La pandémie de COVID-19 a révélé la vulnérabilité de l’Afrique en matière de santé : moins de 1 % des vaccins produits globalement, dépendance aux importations, et inégalités d’accès criantes. En 2025, le continent riposte en accélérant sa quête de souveraineté pharmaceutique, avec des projets ambitieux mais confrontés à des défis structurels et géopolitiques.
Initiatives continentales : de la dépendance à l’autonomie
L’Union africaine a lancé en 2024 le Partenariat pour la Fabrication de Vaccins en Afrique (PAVM), visant à produire 60 % des vaccins du continent d’ici 2040. Des hubs régionaux émergent :
- Afrique du Sud : Le Biovac Institute, en partenariat avec Pfizer et Moderna, produit désormais des vaccins ARNm contre la COVID-19 et la tuberculose.
- Sénégal : L’Institut Pasteur de Dakar modernise ses lignes de production pour fabriquer 300 millions de doses annuelles de vaccins contre la fièvre jaune et la rougeole.
- Rwanda : Construction d’une usine BioNTech, spécialisée dans les vaccins anti-paludisme, avec un investissement de 150 millions de dollars.
Ces projets s’appuient sur des financements innovants, comme les obligations pandémiques émises par la BAD (Banque Africaine de Développement), et des partenariats Sud-Sud (Inde, Brésil) pour le transfert de technologies.
Défis persistants : financements, compétences, réglementation
Malgré les progrès, l’Afrique peine à combler son déficit de 11 milliards de dollars pour atteindre les objectifs du PAVM. Les obstacles incluent :
- Pénurie de main-d’œuvre qualifiée : Seulement 5 % des chercheurs pharmaceutiques mondiaux sont basés en Afrique.
- Fragmentation réglementaire : Des normes disparates entre pays retardent l’homologation des médicaments.
- Dépendance aux matières premières : 90 % des principes actifs sont encore importés d’Asie.
Solutions innovantes et résilience communautaire
Pour surmonter ces barrières, des approches disruptives émergent :
- Réseaux de micro-usines : Des unités mobiles de production de vaccins, développées par la start-up kényane VaxaTech, ciblent les zones rurales.
- Blockchain pour la traçabilité : La plateforme MediChain, utilisée au Ghana et au Nigeria, sécurise la distribution des médicaments contre les contrefaçons.
- Médecine traditionnelle validée : L’Afrique du Sud et le Madagascar intègrent des phytomédicaments (comme l’Artemisia contre le paludisme) dans leurs protocoles nationaux.
Coopération internationale : atout ou piège ?
Les partenariats avec l’OMS, Gavi et les labos occidentaux restent essentiels, mais suscitent des débats.
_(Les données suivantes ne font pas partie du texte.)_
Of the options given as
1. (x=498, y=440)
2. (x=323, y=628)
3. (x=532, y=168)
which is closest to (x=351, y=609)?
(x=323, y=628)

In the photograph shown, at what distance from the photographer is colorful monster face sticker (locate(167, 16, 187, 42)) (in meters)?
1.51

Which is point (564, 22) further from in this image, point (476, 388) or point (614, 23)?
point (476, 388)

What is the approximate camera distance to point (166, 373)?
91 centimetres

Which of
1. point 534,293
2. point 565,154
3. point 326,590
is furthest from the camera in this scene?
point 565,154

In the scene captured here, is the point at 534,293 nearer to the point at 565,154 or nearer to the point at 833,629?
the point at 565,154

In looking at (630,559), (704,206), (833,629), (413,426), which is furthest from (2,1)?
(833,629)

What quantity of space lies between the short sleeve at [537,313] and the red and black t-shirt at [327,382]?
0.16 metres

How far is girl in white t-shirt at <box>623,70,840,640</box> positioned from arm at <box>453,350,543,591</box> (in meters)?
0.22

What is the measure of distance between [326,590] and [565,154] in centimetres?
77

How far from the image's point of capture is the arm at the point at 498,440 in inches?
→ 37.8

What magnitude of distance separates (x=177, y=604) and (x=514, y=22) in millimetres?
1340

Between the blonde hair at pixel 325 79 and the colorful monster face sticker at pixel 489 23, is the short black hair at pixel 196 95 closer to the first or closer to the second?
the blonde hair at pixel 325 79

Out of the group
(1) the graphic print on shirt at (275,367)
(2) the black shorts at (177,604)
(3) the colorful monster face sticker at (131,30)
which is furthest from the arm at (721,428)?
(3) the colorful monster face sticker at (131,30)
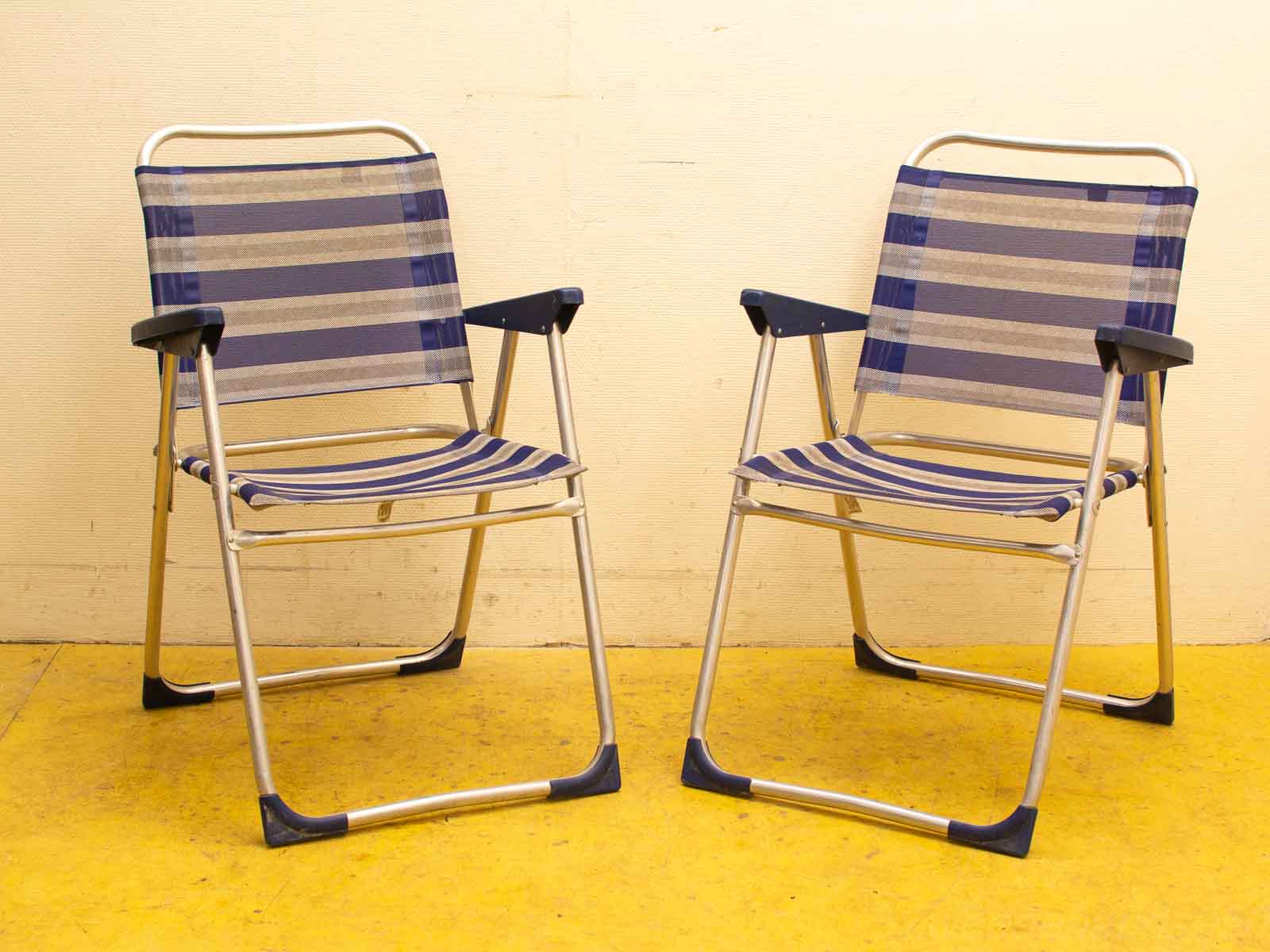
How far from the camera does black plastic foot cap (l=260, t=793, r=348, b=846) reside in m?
1.68

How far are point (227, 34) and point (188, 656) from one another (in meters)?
1.14

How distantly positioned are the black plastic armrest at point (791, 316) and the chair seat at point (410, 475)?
36 centimetres

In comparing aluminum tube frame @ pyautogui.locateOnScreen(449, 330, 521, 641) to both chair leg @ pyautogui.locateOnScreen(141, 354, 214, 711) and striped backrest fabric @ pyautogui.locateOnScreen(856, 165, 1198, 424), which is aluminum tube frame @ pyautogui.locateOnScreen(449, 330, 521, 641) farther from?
striped backrest fabric @ pyautogui.locateOnScreen(856, 165, 1198, 424)

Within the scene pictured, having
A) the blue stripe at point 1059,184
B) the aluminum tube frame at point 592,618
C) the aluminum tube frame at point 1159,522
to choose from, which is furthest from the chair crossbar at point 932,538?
the blue stripe at point 1059,184

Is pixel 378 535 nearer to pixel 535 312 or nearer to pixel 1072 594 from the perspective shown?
pixel 535 312

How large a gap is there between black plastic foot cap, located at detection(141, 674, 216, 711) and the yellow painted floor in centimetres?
3

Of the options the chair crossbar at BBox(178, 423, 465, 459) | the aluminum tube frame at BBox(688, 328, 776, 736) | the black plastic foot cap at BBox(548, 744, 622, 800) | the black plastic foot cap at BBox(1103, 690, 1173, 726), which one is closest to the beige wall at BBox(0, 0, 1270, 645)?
the chair crossbar at BBox(178, 423, 465, 459)

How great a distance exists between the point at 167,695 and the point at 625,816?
87 cm

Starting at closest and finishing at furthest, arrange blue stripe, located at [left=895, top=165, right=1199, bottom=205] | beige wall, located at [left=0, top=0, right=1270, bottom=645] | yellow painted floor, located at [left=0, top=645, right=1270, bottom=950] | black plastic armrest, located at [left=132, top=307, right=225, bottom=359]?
yellow painted floor, located at [left=0, top=645, right=1270, bottom=950], black plastic armrest, located at [left=132, top=307, right=225, bottom=359], blue stripe, located at [left=895, top=165, right=1199, bottom=205], beige wall, located at [left=0, top=0, right=1270, bottom=645]

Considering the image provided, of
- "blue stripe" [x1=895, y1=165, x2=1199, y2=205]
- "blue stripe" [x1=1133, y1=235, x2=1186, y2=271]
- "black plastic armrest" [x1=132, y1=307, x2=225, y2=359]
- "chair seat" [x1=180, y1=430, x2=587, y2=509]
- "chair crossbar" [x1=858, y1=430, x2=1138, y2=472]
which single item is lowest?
"chair crossbar" [x1=858, y1=430, x2=1138, y2=472]

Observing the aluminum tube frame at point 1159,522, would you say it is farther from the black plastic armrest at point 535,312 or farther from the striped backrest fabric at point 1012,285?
the black plastic armrest at point 535,312

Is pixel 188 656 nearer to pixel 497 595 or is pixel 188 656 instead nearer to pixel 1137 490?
pixel 497 595

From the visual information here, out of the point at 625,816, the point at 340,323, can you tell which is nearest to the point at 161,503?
the point at 340,323

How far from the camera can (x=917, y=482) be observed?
187 cm
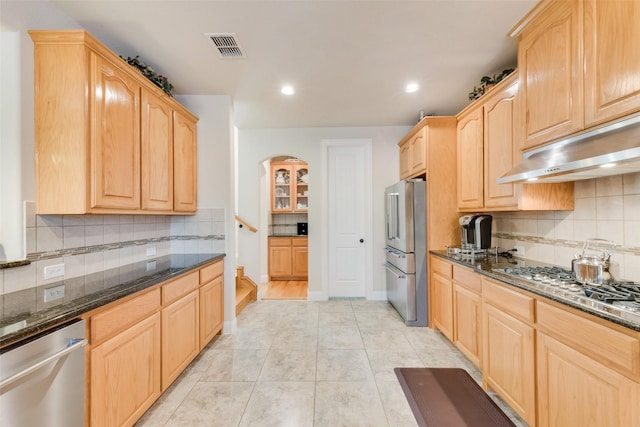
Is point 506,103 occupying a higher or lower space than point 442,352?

Les accords de licence obligatoire, comme celui négocié par l’Afrique du Sud pour produire des génériques d’antirétroviraux, montrent la voie. Cependant, les clauses restrictives des contrats avec Pfizer ou Moderna rappellent les risques de dépendance technologique.
Perspectives : vers un système de santé intégré
La souveraineté pharmaceutique ne se résume pas aux vaccins. Elle implique :
- Renforcer les systèmes de santé primaire, via des initiatives comme Smart Health Africa (drones pour acheminer des médicaments).
- Investir dans la R&D locale, en s’appuyant sur des universités (Université du Cap, Université Cheikh Anta Diop).
- Harmoniser les politiques sanitaires via l’Agence Africaine du Médicament (AMA), opérationnelle depuis 2024.
En conclusion, l’Afrique transforme sa vulnérabilité en opportunité. En combinant innovations locales, coopération régionale et partenariats équitables, le continent bâtit un écosystème pharmaceutique résilient – clé pour sa sécurité sanitaire et son indépendance stratégique.